▶ _Description of the task_
Reproduce the following listing verbatim, from its first line through its last.

[Spatial reasoning records]
* * * * * * *
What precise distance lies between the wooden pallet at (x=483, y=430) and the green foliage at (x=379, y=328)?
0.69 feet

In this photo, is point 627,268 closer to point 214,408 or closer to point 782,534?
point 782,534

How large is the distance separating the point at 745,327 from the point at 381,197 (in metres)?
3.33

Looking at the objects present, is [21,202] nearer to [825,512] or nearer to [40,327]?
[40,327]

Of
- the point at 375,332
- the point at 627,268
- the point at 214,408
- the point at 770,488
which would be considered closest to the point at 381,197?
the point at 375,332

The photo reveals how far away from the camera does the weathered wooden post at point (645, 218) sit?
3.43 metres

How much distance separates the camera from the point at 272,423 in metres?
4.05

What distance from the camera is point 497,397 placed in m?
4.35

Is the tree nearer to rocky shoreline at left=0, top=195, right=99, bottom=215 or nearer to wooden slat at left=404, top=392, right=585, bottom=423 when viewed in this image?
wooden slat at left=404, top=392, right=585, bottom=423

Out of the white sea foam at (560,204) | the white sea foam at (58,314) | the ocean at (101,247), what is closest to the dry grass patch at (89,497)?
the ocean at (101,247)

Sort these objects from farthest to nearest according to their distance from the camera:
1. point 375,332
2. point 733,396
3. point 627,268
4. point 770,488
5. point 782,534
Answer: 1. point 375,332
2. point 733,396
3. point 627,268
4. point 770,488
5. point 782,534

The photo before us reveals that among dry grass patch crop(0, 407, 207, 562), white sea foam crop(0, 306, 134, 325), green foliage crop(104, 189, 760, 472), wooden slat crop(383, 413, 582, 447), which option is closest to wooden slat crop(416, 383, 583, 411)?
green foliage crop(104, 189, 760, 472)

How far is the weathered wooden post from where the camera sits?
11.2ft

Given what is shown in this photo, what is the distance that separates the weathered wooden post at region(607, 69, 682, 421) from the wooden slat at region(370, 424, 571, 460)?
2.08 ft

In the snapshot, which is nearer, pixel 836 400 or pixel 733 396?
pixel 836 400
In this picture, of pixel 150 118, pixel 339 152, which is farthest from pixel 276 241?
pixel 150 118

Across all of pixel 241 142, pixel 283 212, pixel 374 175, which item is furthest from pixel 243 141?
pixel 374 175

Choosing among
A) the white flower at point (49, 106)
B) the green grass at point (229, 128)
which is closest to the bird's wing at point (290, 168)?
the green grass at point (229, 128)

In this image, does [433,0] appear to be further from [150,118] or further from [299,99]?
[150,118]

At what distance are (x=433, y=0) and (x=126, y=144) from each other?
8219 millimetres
* * * * * * *
▶ _Task output_
What precise distance lies between the wooden pallet at (x=483, y=430) and the green foliage at (x=379, y=328)?
0.69 feet

In this photo, is point 627,268 closer to point 214,408 or closer to point 782,534?
point 782,534

How large is the distance separating the point at 745,327 from the point at 381,197 (in metres)?
3.33

Looking at the objects present, is [21,202] nearer to [825,512] or nearer to [40,327]?
[40,327]

Of
- the point at 375,332
- the point at 627,268
- the point at 214,408
- the point at 770,488
which would be considered closest to the point at 381,197?
the point at 375,332

The photo reveals how far away from the camera does the weathered wooden post at point (645, 218) sit?
3.43 metres

How much distance separates the camera from the point at 272,423 in metres?
4.05

What distance from the camera is point 497,397 placed in m?
4.35

Is the tree nearer to rocky shoreline at left=0, top=195, right=99, bottom=215 or nearer to wooden slat at left=404, top=392, right=585, bottom=423 when viewed in this image?
wooden slat at left=404, top=392, right=585, bottom=423

Out of the white sea foam at (560,204) | the white sea foam at (58,314) | the ocean at (101,247), what is closest to the dry grass patch at (89,497)?
the ocean at (101,247)

Sort these objects from farthest to nearest according to their distance from the camera:
1. point 375,332
2. point 733,396
3. point 627,268
4. point 770,488
5. point 782,534
Answer: 1. point 375,332
2. point 733,396
3. point 627,268
4. point 770,488
5. point 782,534

The photo before us reveals that among dry grass patch crop(0, 407, 207, 562), white sea foam crop(0, 306, 134, 325), green foliage crop(104, 189, 760, 472), wooden slat crop(383, 413, 582, 447), which option is closest to wooden slat crop(416, 383, 583, 411)?
green foliage crop(104, 189, 760, 472)

How far is the weathered wooden post from where the camera sits?
11.2ft

Given what is shown in this photo, what is the distance that separates the weathered wooden post at region(607, 69, 682, 421) from the wooden slat at region(370, 424, 571, 460)?
2.08 ft

In the snapshot, which is nearer, pixel 836 400 or pixel 733 396?
pixel 836 400
In this picture, of pixel 150 118, pixel 339 152, which is farthest from pixel 276 241?
pixel 150 118

Across all of pixel 241 142, pixel 283 212, pixel 374 175, which item is furthest from pixel 243 141?
pixel 374 175

Choosing among
A) the white flower at point (49, 106)
B) the green grass at point (229, 128)
which is closest to the bird's wing at point (290, 168)?
the green grass at point (229, 128)

In this image, does [433,0] appear to be further from [150,118] or further from [299,99]?
[150,118]

At what distance are (x=433, y=0) and (x=126, y=144) from each other?
8219 millimetres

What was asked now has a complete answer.